As you can see in those examples, it is possible to link together totally different topics, such as information about a file, a tag and a person. Those examples are of course a bit fabricated, real data would look different. However, you can see the basic sentence structure consisting of subjects, predicates and objects. One can add an arbitrary number of statements about things to a semantic database. The powerful aspect about semantic data is the way it is linked together. With the above statements, you could for example search for all images tagged with “example-tag”. You could also do much more interesting searches, like searching for all pictures taken by people living in London, or searching for all files that were sent as e-mail attachments from your boss.

Read the RDF Primer from the W3C for an in-depth introduction about RDF and semantic data (RDF is one way to describe semantic data, but not the only way).

Backends

Like QtSql, which supports different backends such as SQLite or MySQL, Soprano also supports different backends. Currently, there are three backends for Soprano: Redland, Sesame2 and Virtuoso. Redland is C++ based and orders of magnitudes too slow for what we need in Akonadi, so basically Redland should never be used at all.
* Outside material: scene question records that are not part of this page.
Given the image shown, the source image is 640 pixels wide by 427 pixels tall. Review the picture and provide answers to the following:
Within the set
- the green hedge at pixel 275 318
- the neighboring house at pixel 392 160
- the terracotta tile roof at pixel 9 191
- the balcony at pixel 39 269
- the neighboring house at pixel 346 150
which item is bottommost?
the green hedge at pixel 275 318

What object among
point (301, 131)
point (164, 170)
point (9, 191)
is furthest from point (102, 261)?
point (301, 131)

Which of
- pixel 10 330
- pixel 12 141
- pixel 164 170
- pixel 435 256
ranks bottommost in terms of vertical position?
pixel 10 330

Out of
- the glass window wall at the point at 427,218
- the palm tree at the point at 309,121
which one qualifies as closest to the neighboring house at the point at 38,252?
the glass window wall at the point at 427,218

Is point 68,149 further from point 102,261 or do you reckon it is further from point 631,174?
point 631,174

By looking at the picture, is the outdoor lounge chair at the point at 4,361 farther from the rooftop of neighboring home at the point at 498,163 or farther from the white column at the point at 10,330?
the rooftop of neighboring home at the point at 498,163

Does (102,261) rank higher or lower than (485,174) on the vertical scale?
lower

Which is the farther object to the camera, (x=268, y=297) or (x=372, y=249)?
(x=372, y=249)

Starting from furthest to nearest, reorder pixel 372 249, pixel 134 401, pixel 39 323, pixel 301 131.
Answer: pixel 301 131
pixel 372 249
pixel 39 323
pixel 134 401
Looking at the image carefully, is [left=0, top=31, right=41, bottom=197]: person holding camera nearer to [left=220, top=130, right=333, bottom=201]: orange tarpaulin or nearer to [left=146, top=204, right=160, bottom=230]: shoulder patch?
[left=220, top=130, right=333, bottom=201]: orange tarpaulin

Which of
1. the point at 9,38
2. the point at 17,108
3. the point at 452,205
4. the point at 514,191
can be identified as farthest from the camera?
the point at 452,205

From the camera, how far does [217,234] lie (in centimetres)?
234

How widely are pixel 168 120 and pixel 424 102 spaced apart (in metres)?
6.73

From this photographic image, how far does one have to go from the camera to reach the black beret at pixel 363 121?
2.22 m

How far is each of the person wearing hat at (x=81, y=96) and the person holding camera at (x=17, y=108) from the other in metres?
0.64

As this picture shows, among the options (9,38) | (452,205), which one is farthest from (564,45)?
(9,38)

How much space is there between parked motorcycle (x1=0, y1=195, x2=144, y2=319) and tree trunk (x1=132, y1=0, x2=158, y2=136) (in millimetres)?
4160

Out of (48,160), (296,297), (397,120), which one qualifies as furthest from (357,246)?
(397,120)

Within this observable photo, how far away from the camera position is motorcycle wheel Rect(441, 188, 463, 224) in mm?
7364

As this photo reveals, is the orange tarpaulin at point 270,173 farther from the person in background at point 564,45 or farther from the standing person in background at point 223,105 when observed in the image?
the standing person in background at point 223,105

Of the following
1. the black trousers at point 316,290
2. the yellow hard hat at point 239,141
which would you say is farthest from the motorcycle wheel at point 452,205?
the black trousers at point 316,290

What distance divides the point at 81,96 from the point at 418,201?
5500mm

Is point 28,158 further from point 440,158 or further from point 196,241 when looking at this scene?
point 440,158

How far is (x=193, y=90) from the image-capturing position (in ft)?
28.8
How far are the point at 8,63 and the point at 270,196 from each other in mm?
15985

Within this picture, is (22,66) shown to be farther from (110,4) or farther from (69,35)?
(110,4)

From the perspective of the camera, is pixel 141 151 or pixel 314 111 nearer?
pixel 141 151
Sesame2 is Java based and performs well. This currently seems to be the only usable backend for Soprano. Read Tobias’ blog entry for the details about this. The third backend is Virtuoso, which combines the strength of the other two backends: It is C++ based and performs well. To my knowledge, this backend is currently in development and therefore not usable, but it will certainly be an interesting choice in the future.

Nepomuk

Ok, now you should have a basic understanding about what semantic data is and what Soprano is. Read on to find out what Nepomuk is!

Nepomuk is the KDE library for accessing semantic data. It uses Soprano for storage access. Nepomuk provides a KDE API for many high-level functions such as tagging and annotating. An important point is that Nepomuk also provides a set of standard ontologies, and convenience classes to use them.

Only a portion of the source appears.